| > So expressing sincerely held beliefs in a personal forum like his own website is in and of itself "toxic"? That's a loaded question... it looks like you're making some wild assumptions about whether I think Stallman is toxic, and the reasoning for that. > Many of RMS's beliefs are indeed well outside the mainstream, but as far as I'm aware nobody has ever accused him actually doing anything abusive to anybody. So, I'll share a couple articles. https://medium.com/@thomas.bushnell/a-reflection-on-the-depa... > RMS’s loss of MIT privileges and leadership of the FSF are the appropriate responses to a pattern of decades of poor behavior.

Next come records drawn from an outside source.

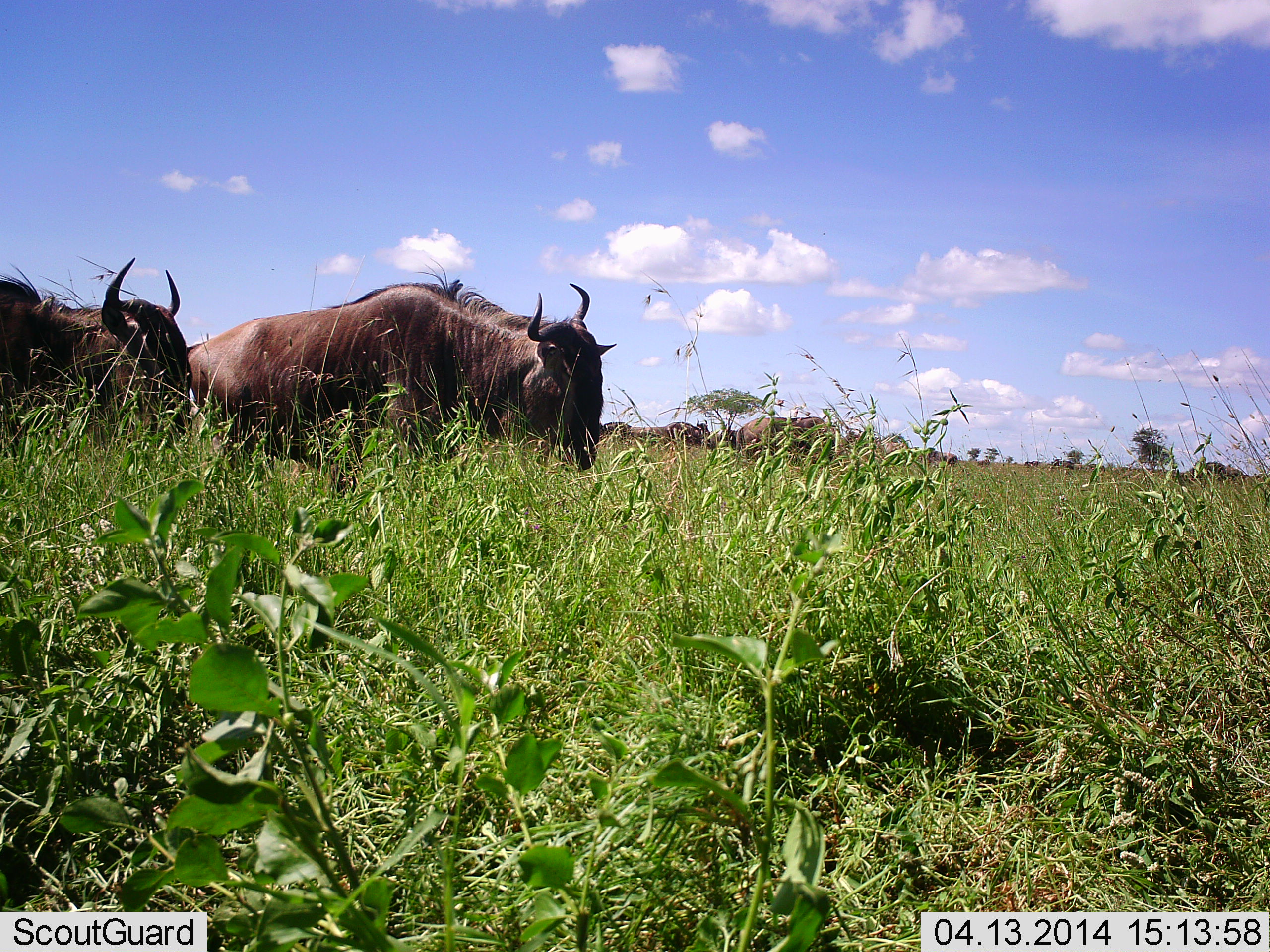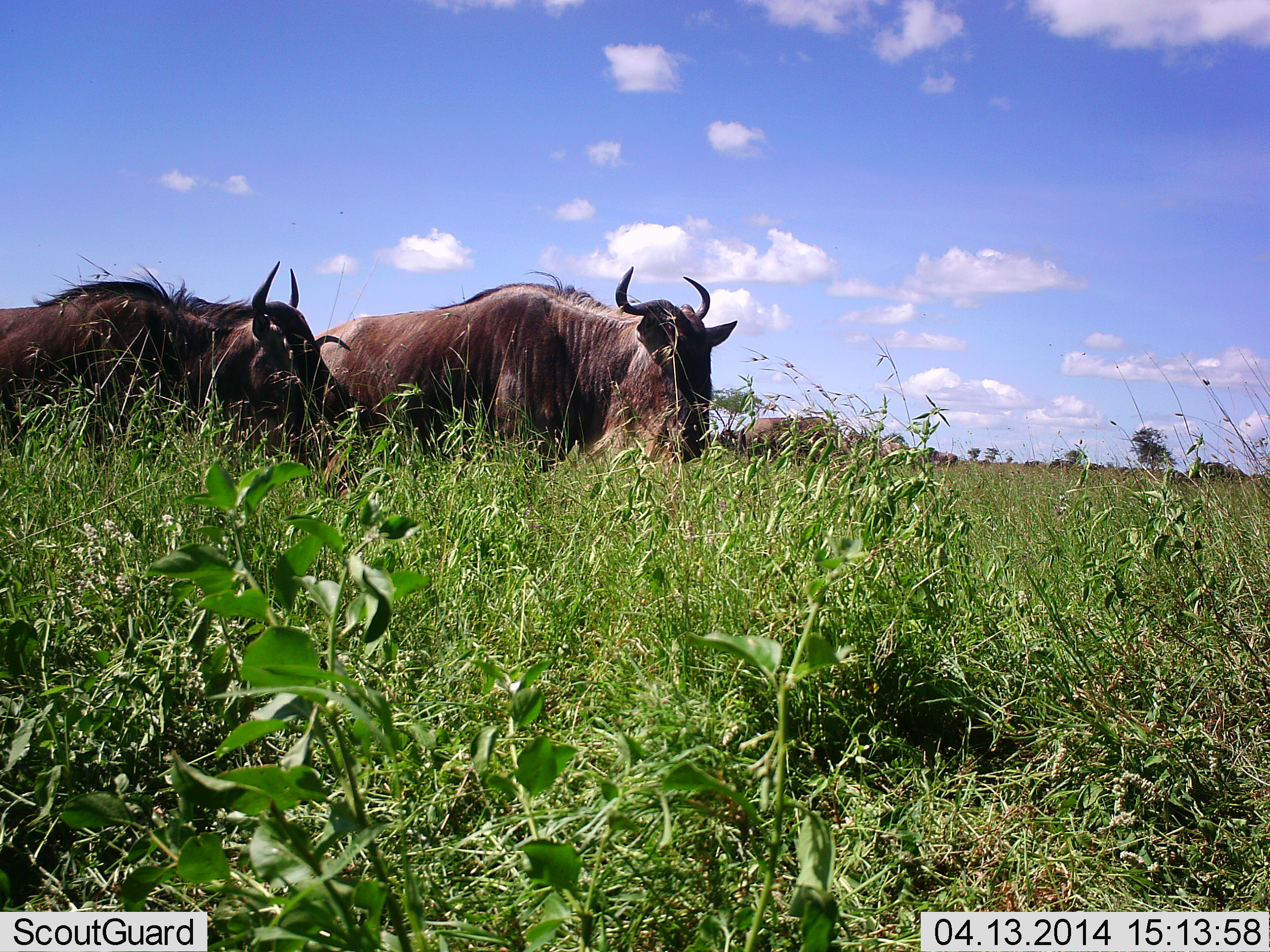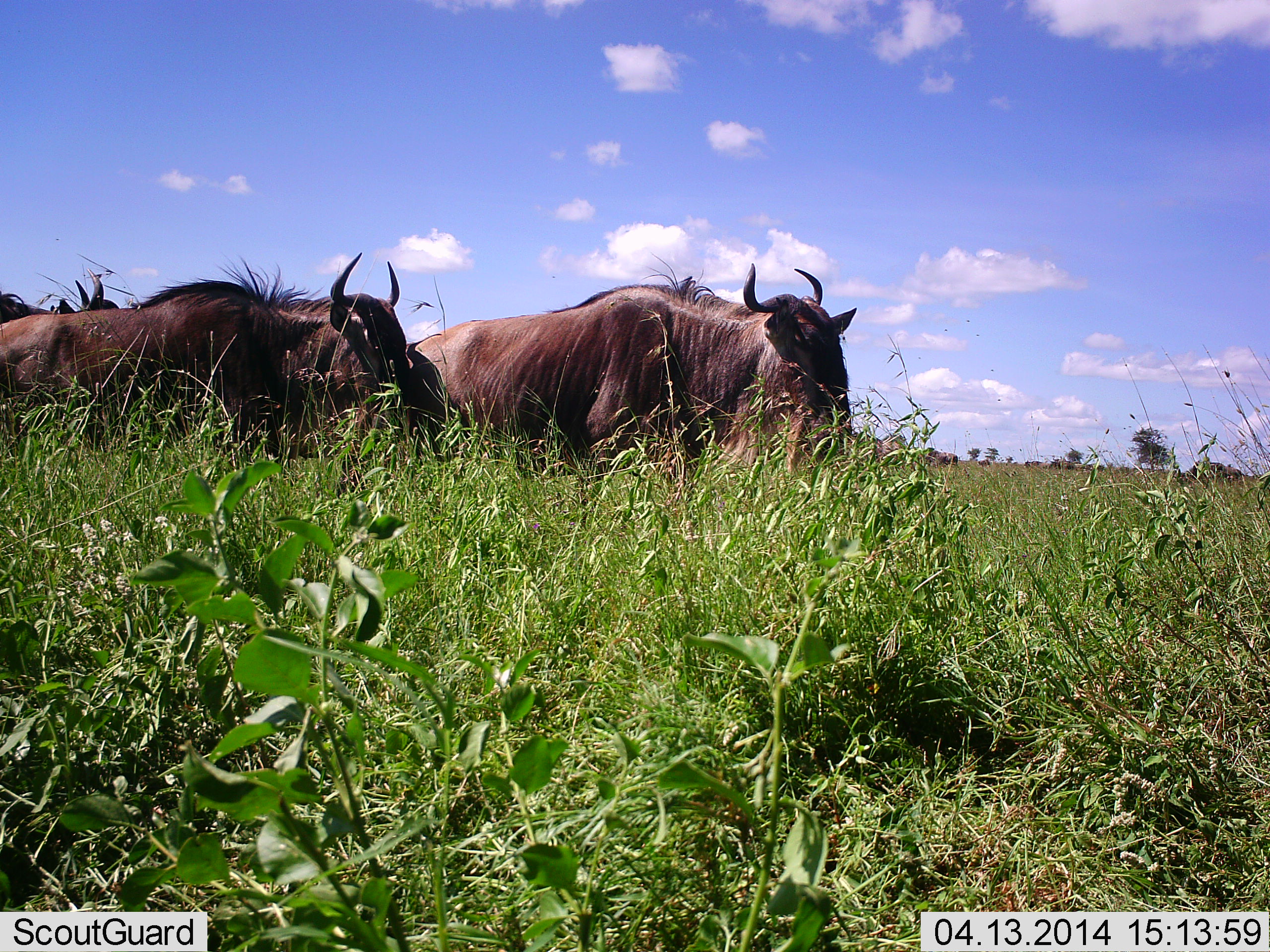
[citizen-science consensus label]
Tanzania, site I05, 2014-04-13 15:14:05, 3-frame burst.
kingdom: Animalia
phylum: Chordata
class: Mammalia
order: Artiodactyla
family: Bovidae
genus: Connochaetes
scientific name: Connochaetes taurinus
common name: blue wildebeest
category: wildebeest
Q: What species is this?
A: Wildebeest (blue wildebeest) (Connochaetes taurinus).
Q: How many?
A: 3.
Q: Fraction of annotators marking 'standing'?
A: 30%.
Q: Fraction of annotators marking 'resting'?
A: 0%.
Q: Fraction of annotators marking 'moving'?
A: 60%.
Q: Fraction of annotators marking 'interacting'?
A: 10%.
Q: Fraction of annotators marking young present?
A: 0%.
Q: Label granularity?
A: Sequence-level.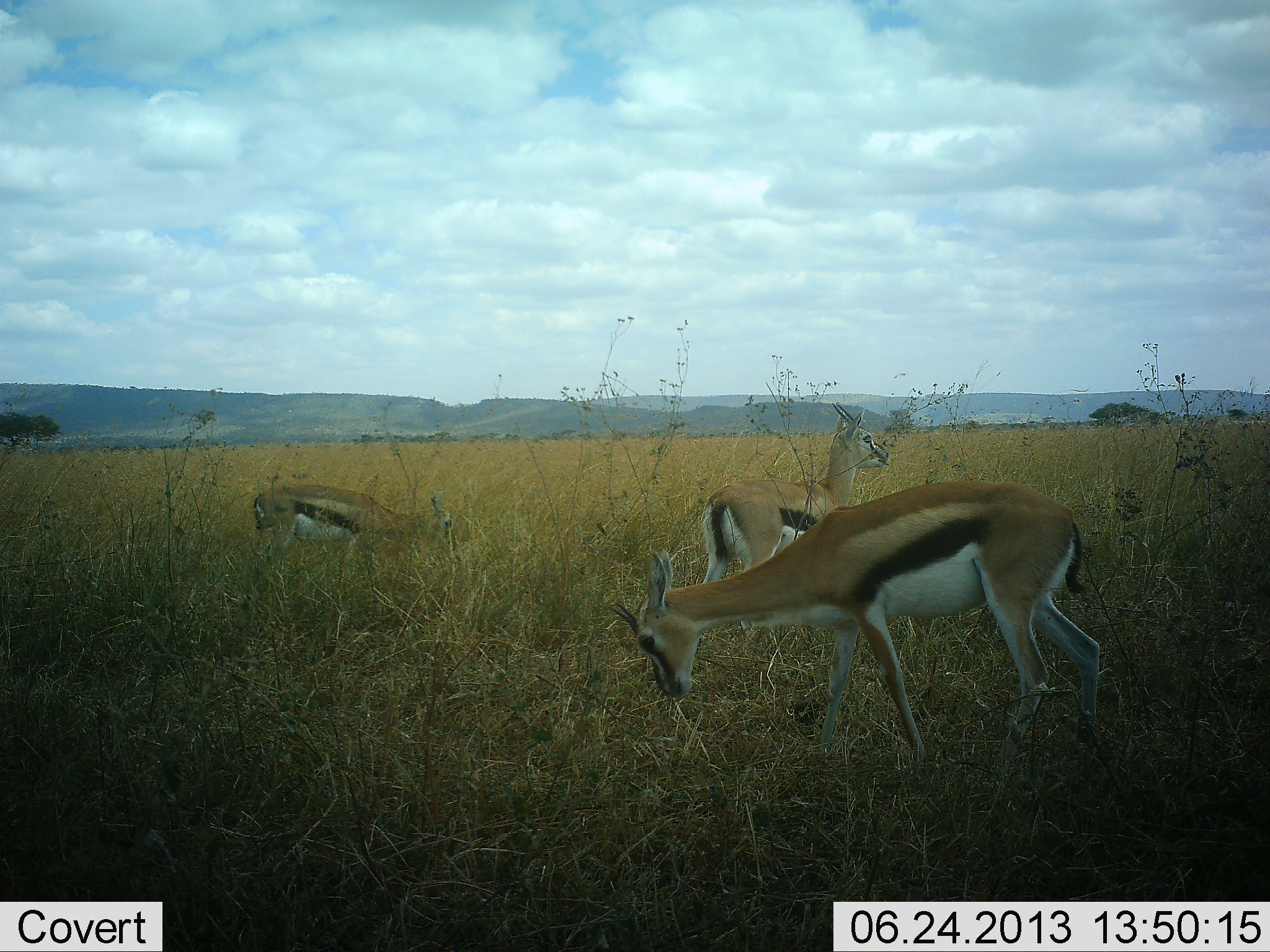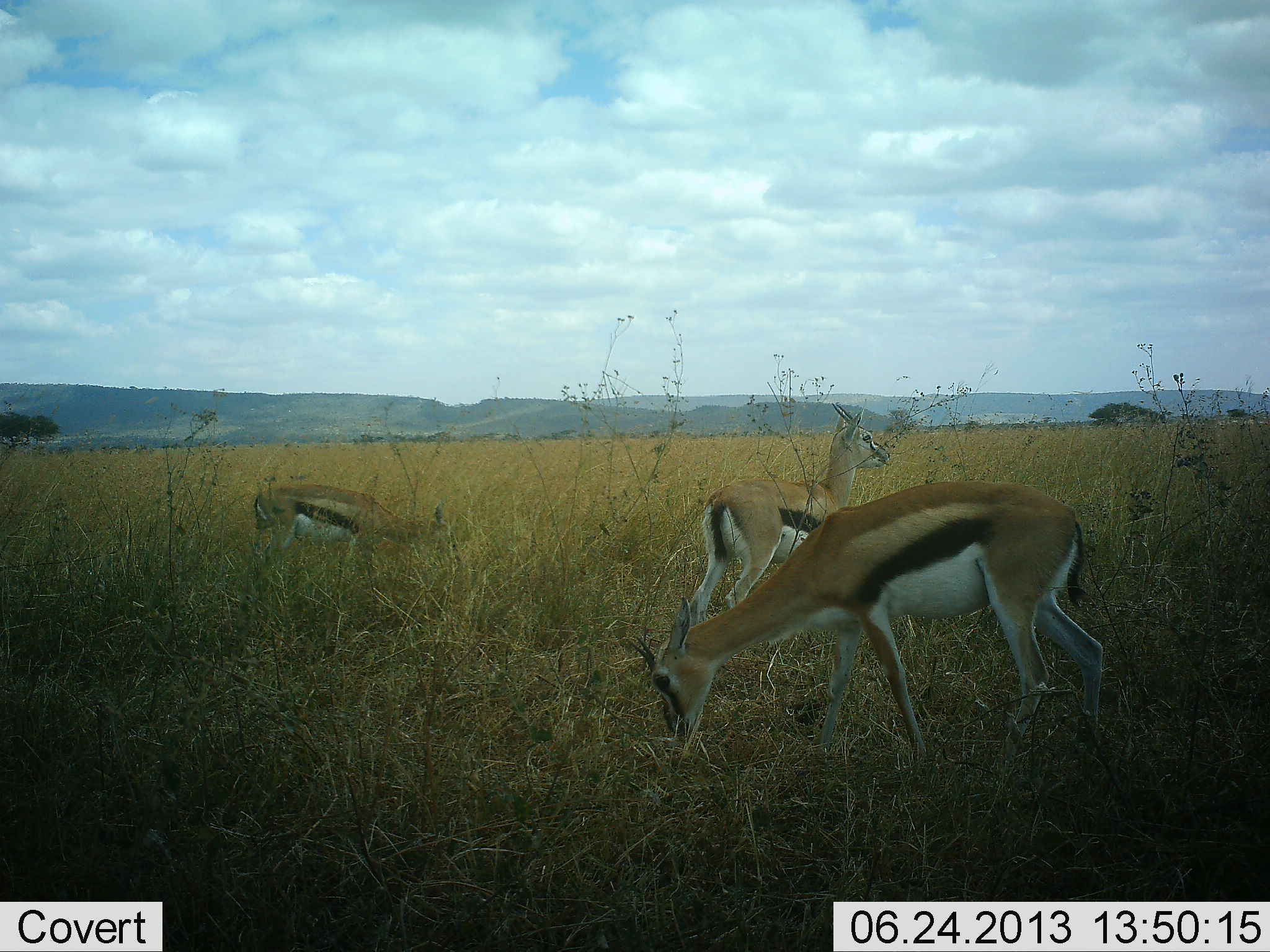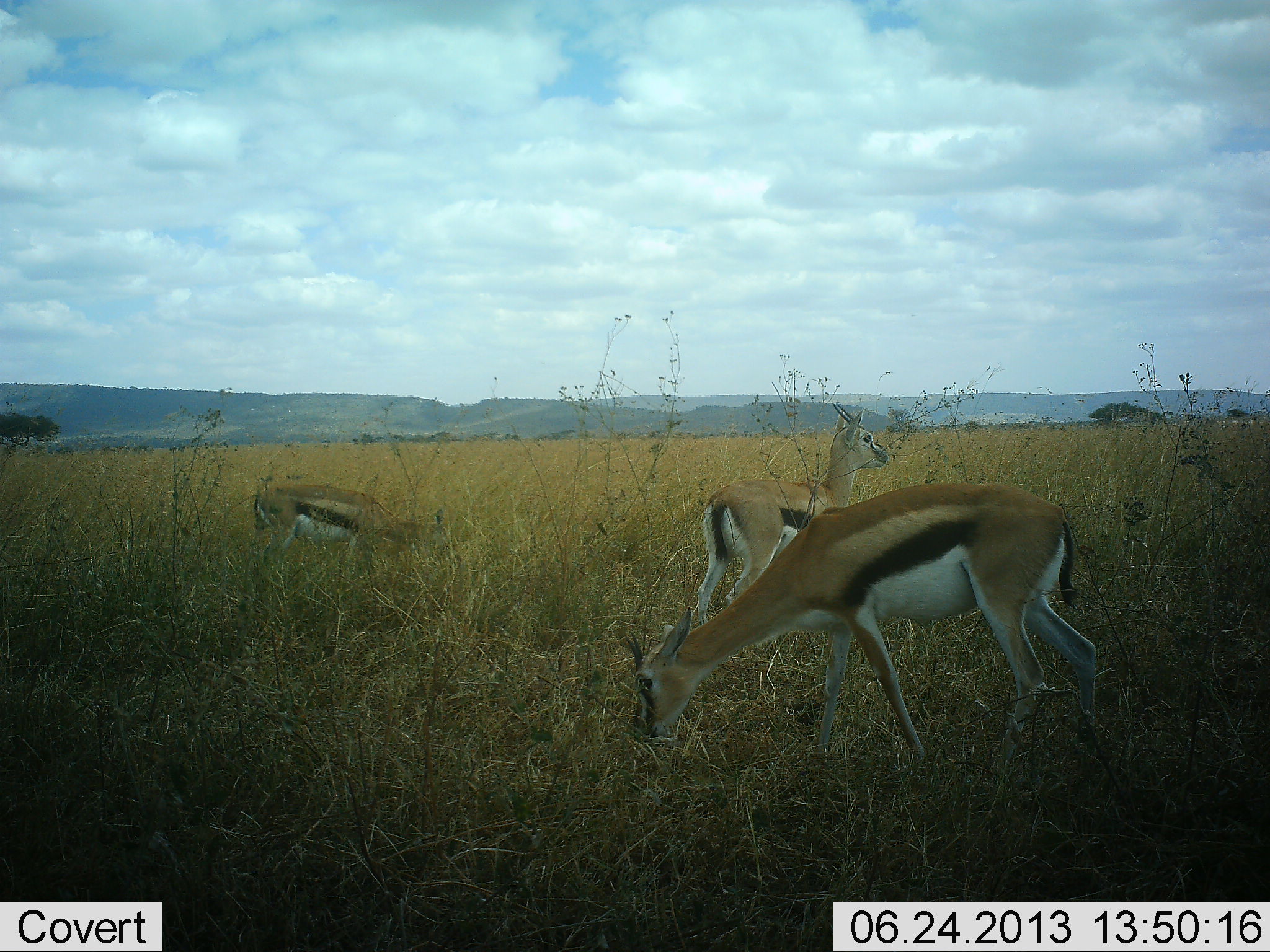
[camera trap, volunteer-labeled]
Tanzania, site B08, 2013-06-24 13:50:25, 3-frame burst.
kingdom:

Speaking of the FSF / GNU project leadership itself... I think it's clear that the GNU project needs a code of conduct, and if the leader is opposed to the idea as much as Stallman is, then it's correct to replace him. He has a vision for software freedom, but he's to averse to good community management (which is what the GNU project needs). |
> I think it's clear that the GNU project needs a code of conduct
Why? It seems from your quote that people can be removed without a code and, as the FAANGs show us, a written criteria just gets gamed. A code of conduct is redundant and problematic. It victimizes the trustworthy.
> if the leader is opposed to the idea as much as Stallman is, then it's correct to replace him
The ultimate crime - even above anything in a code of conduct - is not wanting a code of conduct? Is anything else an absolute?